Saber como o mercado, a economia e o consumo estarão ao final do ciclo produtivo de um desenvolvimento imobiliário é a habilidade que todo o profissional que atua neste setor deseja ter, praticamente uma previsão de futuro! O que é mais curioso, é que esta previsibilidade pode ser possível à medida que tenhamos mais conhecimento sobre o setor, seu histórico e as tendências de mercados diversos: uma visão generalista com atuação especialista. Ambos são setores complexos e que não acolhem aventuras de profissionais e empresas que chegam sem entender melhor sobre a dinâmica das cidades e da sociedade.

MF: Com o boom do ESG temos hoje produtos financeiros voltados à sustentabilidade e para o social. Temos hoje algum movimento nesse sentido para o mercado imobiliário e em D&I e em especial Mulheres?

O principal banco norteador de pacotes econômicos é a Caixa Econômica, que possui  programas estruturados e maduros para implementação de medidas atribuídas à governança socioambiental, como o selo Azul e a certificação NDT. Dentro destes programas, o novo governo prevê ações voltadas à causa feminina, atribuindo acesso ao crédito empresarial com benefícios para quem pratica - de fato - ações concretas nesta agenda. As demais entidades financeiras que atuam com o setor têm onde se espelhar e aprimorar produtos e serviços que combinem impacto e resultados.

MF: O Mulheres do Imobiliário e o Infra Women Brazil contam com profissionais de altíssimo nível e com conhecimento ímpar nos setores. São mais de 2.500 mulheres e muitas vezes vemos eventos com painéis só de homens. Por que ainda vemos tão poucas mulheres nos painéis em congressos e outros eventos?   

Esta é uma das principais missões de movimentos como os nossos: reconhecer o espaço que conquistamos até aqui, dando voz às mulheres que atuam nestes setores.  A síndrome da impostora, aquela que nos faz acreditar de forma equivocada que não temos conhecimento ou não somos boas o suficiente para estarmos nos palcos, é um dos obstáculos que procurados driblar por meio da união e fortalecimento das ações em grupos e espaços de discussões que enxerguem e reconheçam nossa jornada múltipla de trabalho.

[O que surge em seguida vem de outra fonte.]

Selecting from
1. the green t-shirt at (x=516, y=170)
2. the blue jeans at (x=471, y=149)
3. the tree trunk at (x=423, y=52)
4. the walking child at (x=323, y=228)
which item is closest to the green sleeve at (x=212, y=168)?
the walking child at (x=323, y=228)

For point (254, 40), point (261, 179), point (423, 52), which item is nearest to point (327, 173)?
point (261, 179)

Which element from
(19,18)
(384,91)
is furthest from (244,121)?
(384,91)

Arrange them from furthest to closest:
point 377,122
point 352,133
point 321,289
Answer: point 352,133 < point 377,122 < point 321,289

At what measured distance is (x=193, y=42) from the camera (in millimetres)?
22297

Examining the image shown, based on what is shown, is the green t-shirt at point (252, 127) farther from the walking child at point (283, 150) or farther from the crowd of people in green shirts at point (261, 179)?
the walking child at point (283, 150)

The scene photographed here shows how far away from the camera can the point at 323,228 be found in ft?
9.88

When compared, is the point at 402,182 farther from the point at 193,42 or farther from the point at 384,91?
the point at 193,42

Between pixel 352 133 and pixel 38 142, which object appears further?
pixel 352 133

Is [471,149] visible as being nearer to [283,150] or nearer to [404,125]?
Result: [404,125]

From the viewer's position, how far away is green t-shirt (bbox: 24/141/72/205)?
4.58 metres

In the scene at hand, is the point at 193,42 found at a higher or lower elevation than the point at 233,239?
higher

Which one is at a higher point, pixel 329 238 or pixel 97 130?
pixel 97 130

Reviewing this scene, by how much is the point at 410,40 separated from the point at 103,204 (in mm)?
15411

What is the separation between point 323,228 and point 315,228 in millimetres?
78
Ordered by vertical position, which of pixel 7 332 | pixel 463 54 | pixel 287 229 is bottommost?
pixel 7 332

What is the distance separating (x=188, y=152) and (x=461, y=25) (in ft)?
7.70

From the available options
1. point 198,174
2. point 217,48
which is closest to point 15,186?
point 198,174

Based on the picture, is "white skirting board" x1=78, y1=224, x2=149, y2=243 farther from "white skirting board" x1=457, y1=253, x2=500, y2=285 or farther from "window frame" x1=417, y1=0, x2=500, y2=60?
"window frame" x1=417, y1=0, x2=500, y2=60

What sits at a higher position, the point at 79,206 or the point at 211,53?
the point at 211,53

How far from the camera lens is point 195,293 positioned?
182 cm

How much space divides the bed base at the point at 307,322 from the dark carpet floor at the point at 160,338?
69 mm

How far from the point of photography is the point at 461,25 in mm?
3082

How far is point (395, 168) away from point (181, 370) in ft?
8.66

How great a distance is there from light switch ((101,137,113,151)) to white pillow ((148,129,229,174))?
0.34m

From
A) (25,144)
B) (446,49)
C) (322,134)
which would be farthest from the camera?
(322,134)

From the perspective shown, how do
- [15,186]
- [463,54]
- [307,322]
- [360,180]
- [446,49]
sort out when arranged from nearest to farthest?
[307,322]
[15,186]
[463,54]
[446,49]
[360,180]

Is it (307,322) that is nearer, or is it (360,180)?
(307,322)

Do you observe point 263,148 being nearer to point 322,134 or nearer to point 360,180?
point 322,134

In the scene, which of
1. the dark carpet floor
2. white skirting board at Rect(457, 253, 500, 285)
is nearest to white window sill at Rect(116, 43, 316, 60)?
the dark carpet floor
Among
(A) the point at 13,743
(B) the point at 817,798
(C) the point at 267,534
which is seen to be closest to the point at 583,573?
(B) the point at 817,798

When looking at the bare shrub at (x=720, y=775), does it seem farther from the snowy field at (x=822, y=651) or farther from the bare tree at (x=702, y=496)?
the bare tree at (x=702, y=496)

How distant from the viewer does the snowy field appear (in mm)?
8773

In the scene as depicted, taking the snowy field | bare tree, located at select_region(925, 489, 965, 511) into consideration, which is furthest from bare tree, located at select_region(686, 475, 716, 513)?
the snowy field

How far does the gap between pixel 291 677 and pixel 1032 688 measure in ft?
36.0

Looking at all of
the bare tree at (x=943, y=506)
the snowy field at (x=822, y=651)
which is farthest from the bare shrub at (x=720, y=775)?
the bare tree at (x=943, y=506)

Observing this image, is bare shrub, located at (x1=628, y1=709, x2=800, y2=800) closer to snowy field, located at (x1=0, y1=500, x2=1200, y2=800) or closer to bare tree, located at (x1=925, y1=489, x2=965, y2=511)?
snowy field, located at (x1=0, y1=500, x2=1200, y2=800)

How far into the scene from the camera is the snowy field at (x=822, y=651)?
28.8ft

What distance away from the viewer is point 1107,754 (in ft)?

Quando estas complexidades são levadas em consideração, conseguimos não só incentivar, como promover eventos que endossam essas mulheres, fazendo que elas possam inspirar tantas outras, criando assim, um círculo virtuoso.

Márcia Martini Ferrari é Diretora Certificação da ABRAFAC (Associação Brasileira de Facility Management, Property & Workplace) e membro do conselho do IREE Infraestrutura. Com mais de 20 anos de carreira em conglomerados globais como Royal Institution of Chartered Surveyors e Hilti Group. Arquiteta e urbanista, FAU-USP; pós-graduada em marketing, ESPM; MBA pela BSP e atualmente cursando mestrado na Sorbonne Business School.

Elisa Rosenthal  é idealizadora e diretora presidente do Instituto Mulheres do Imobiliário, com ampla experiência executiva no setor. LinkedIn Top Voices e TEDx Speaker. Autora dos livros: Proprietárias: a ascensão da liderança feminina no setor imobiliário e Degrau Quebrado: A jornada da autoliderança para mulheres em ascensão. Vencedora do prêmio A Voz Feminina do Mercado Imobiliário.